Novatus [Novatianus], a presbyter at Rome, being lifted up with arrogance against these persons, as if there was no longer for them a hope of salvation, not even if they should do all things pertaining to a pure and genuine conversion, became the leader of the heresy of those who in the pride of their imagination style themselves Cathari.[72] Thereupon a very large synod assembled at Rome, of bishops in number sixty, and a great many more presbyters and deacons; and likewise the pastors of the remaining provinces deliberated in their places by themselves concerning what ought to be done. A decree, accordingly, was confirmed by all that Novatus and those who joined with him, and those who adopted his brother-hating and inhuman opinion, should be considered by the Church as strangers; but that they should heal such of the brethren as had fallen into misfortune, and should minister to them with the medicines of repentance. There have come down to us epistles of Cornelius, bishop of Rome, to Fabius, of the church at Antioch, which show what was done at the synod at Rome, and what seemed best to all those in Italy and Africa and the regions thereabout. Also other epistles, written in the Latin language, of Cyprian and those with him in Africa, by which it is shown that they agreed as to the necessity of succoring those who had been tempted, and of cutting off from the Catholic Church the leader of the heresy and all that joined him.
Chapter IV. The Period Of Peace For The Church: A. D. 260 To A. D. 303
After the Decian-Valerian persecution (250-260) the Church enjoyed a long peace, rarely interrupted anywhere by hostile measures, until the outbreak of the second great general persecution, under Diocletian (303-313), a space of over forty years. In this period the Church cast off the chiliasm which had lingered as a part of a primitive Jewish conception of Christianity ([§ 47]), and adapted itself to the actual condition of this present world.
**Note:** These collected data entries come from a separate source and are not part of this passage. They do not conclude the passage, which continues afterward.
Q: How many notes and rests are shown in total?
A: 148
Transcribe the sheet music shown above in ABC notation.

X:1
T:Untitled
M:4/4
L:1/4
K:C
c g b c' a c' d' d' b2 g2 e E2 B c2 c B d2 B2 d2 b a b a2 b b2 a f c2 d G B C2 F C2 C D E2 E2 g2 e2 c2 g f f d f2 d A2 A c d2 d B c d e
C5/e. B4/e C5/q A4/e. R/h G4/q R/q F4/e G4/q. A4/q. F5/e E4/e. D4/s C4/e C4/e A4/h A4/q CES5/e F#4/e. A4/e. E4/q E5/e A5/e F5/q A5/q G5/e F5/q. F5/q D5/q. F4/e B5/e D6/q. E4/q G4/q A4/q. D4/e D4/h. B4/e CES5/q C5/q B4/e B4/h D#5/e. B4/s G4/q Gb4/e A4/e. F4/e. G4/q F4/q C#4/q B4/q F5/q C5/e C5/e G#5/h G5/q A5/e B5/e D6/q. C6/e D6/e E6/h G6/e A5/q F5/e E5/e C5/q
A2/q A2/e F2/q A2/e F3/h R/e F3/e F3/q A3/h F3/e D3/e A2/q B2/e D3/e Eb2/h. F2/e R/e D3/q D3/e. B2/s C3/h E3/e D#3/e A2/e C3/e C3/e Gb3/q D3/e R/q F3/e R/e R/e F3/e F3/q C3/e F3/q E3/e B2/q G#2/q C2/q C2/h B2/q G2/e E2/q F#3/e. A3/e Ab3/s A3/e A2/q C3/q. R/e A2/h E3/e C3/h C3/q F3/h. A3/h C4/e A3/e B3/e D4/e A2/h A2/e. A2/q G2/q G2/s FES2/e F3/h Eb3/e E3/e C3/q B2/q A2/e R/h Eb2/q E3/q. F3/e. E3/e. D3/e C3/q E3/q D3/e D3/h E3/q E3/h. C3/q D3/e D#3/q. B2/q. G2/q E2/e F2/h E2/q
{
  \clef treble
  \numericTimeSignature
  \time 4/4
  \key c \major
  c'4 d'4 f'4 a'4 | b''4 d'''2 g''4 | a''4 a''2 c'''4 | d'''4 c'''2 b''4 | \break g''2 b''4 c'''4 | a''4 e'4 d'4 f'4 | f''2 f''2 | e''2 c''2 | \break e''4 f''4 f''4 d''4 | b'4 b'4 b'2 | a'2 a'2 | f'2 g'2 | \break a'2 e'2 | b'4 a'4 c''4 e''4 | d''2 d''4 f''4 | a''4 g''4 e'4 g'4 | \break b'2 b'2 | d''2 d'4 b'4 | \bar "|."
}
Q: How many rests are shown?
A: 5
Under the influence of scientific theology, especially that of the Alexandrian school, the earlier forms of Monarchianism disappeared from the Church, and the discussion began to narrow down to the position which it eventually assumed in the Arian controversy ([§ 48]). Corresponding to the development of the theology went that of the cultus of the Church, and already in the West abiding characteristics appeared ([§ 49]). The cultus and the disciplinary work of the bishops advanced in turn the hierarchical organization of the Church and the place of the bishops ([§ 50]), but the theory of local episcopal autonomy and the universalistic tendencies of the see of Rome soon came into sharp conflict ([§ 51]), especially over the validity of baptism administered by heretics ([§ 52]). In this discussion the North African Church assumed a position which subsequently became the occasion of the most serious schism of the ancient Church, or Donatism. In this period, also, is to be set the rise of Christian Monasticism as distinguished from ordinary Christian asceticism ([§ 53]). At the same time, a dangerous rival of Christianity appeared in the East, in the form of Manichæanism, in which were absorbed nearly all the remnants of earlier Gnosticism ([§ 54]).